Viene considerato il romanzo del sogno americano per eccellenza e, sebbene sia di fatto la cronaca di un fallimento dai contorni tragici e crudeli, non si può certo negare che il suo protagonista è un sognatore. Per Jay Gatsby, smargiasso buono in abito rosa, la ricerca della felicità ha un nome. Si chiama Daisy. È un perduto amore di gioventù che egli sogna di riconquistare con un mezzo molto americano: il denaro. Quanto questo mezzo sia perversamente intrecciato alle pene del cuore lo attesta simbolicamente la luce che Gatsby vede brillare dall’altra parte della baia, sul molo della casa di Daisy: una luce verde, lo stesso colore dei dollari. È inoltre ben nota l’ossessione di Fitzgerald per i ricchi, che lo scrittore considerava creature superiori ai comuni mortali. C’è tuttavia dell’altro. Fosse stato soltanto questo l’intento – raccontare la sua versione del pursuit of happiness – Fitzgerald avrebbe probabilmente scelto una voce diversa. Avrebbe potuto optare per il convenzionale narratore onnisciente, oppure lasciare la parola allo stesso Gatsby, magari pensando un finale sempre fallimentare ma meno tragico.

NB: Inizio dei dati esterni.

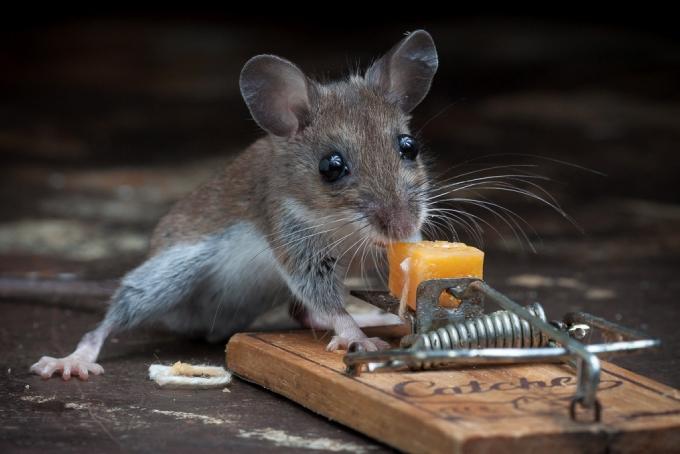 Мышь почти попалась вы мышеловку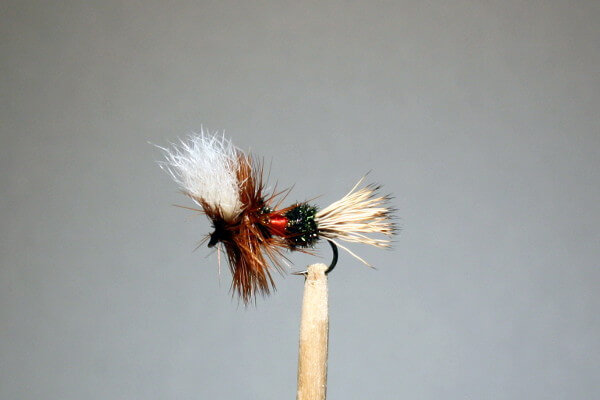 Royal Wulff trout fly from RIO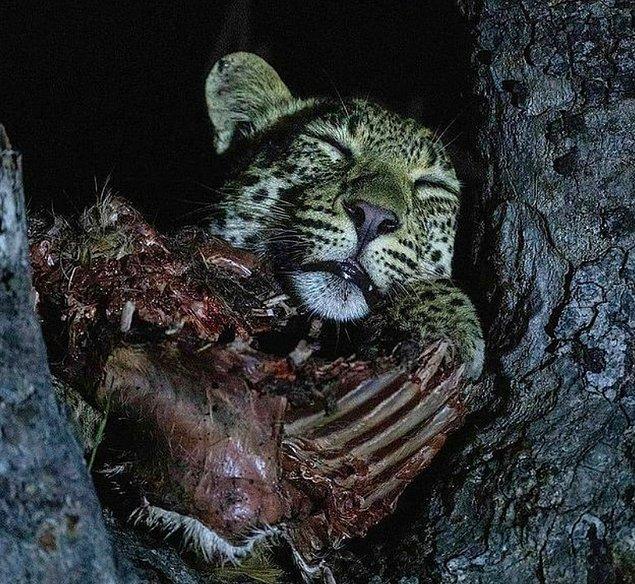 3. Avıyla beraber uyuyan bir leopar: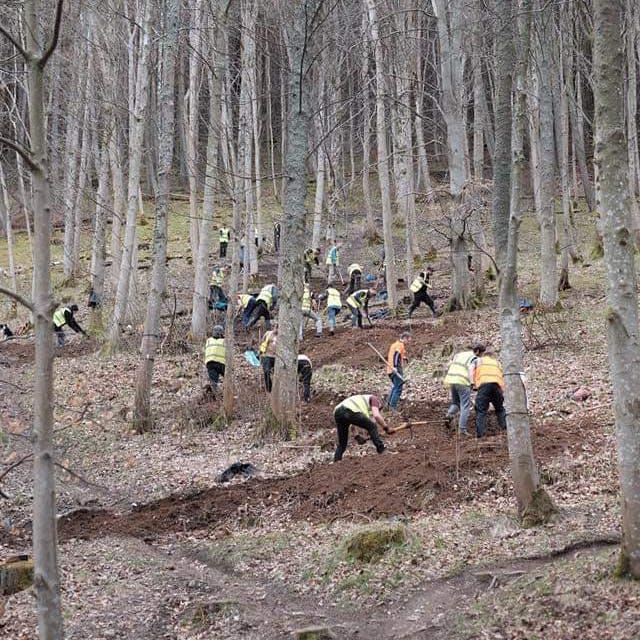 Tweed Valley Trail Association (TVTA): Trail work in Scotland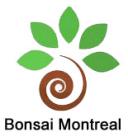 Magasin Bonsai Montreal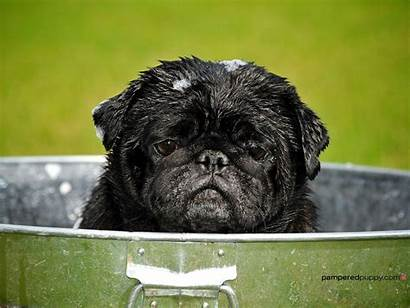 Pugs Pug Puppies Dog Wallpapers Background Puppy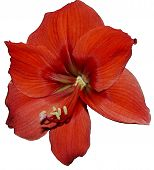 picture of belladonna  - Amaryllis belladonna Room house petal single flower nature color isolated in beauty day springs love bud red leaf bright blossom close - JPG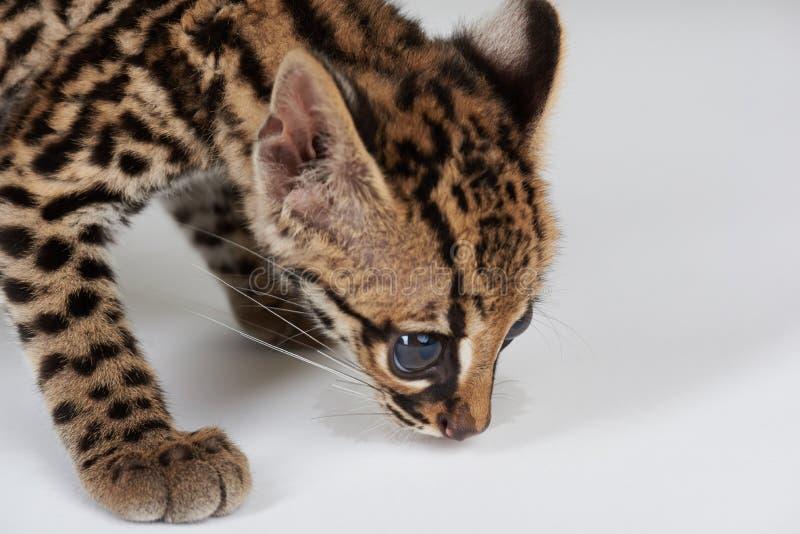 Traço selvagem do cheiro do gato imagem de stock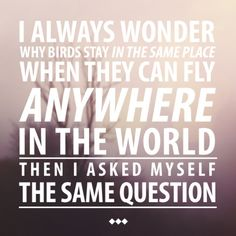 I always wonder why birds stay in the same place when they can fly anywhere in the world. Then I ask myself the same question.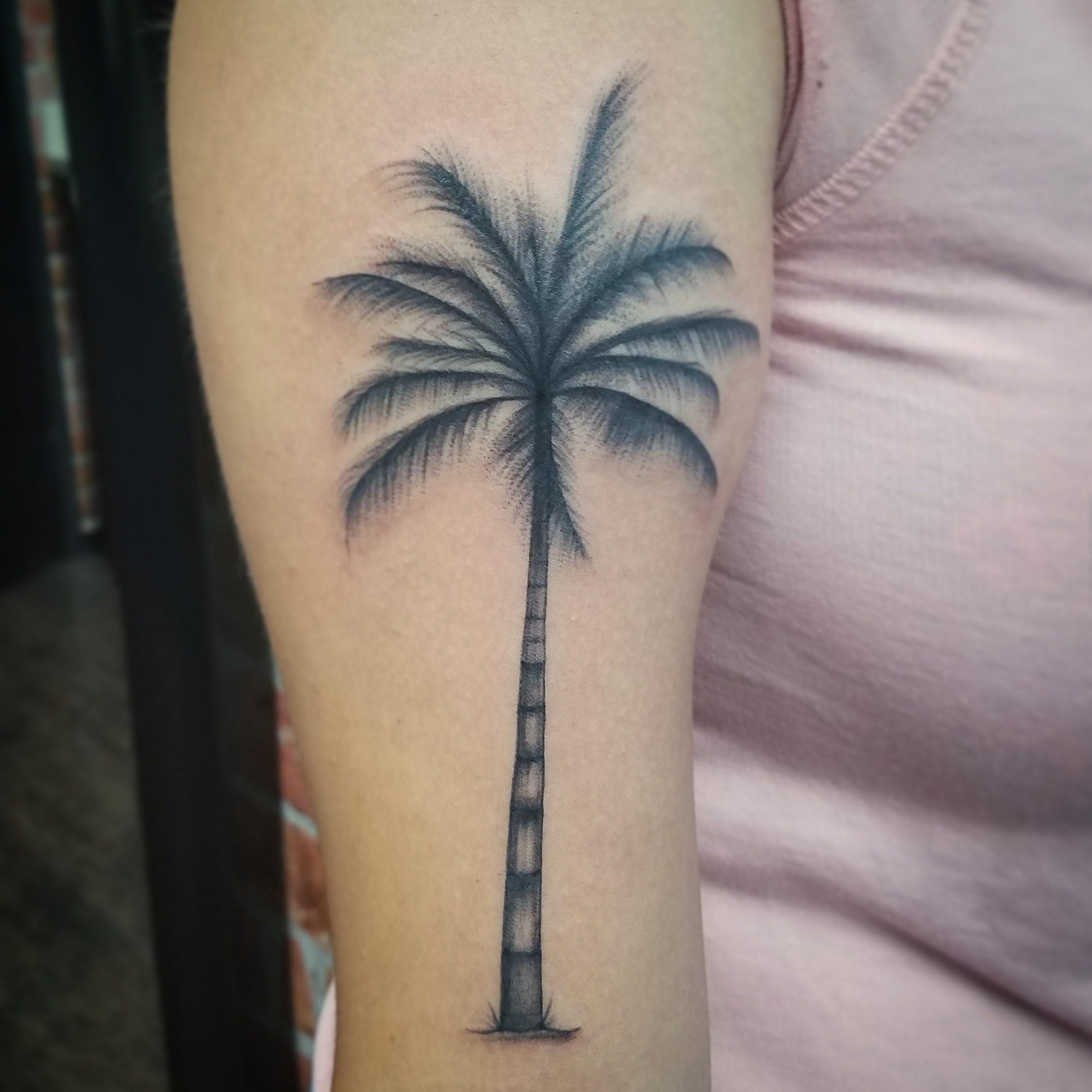 Palm tree -min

A spiegarci come sono andate le cose troviamo invece una terza persona.
Nick Carraway è uno strano tipo di personaggio: l’essere cugino di Daisy e vicino di Gatsby lo colloca al centro degli eventi, nondimeno quasi mai il suo modo di prendervi parte va al di là di una passiva contemplazione. All’apparenza il suo ruolo è quello dello spettatore, un individuo non troppo caratterizzato, messo lì dall’autore per svolgere una funzione assimilabile a quella rivestita nei romanzi dei tempi andati dai manoscritti ripescati in vecchi bauli: offrire una testimonianza. È lo stesso espediente cui ricorre Conrad in Cuore di tenebra: pur non arrivando agli estremi di Marlowe – che descrive Kurtz come pura voce –, anche Nick tende a disincarnare l’oggetto del suo racconto.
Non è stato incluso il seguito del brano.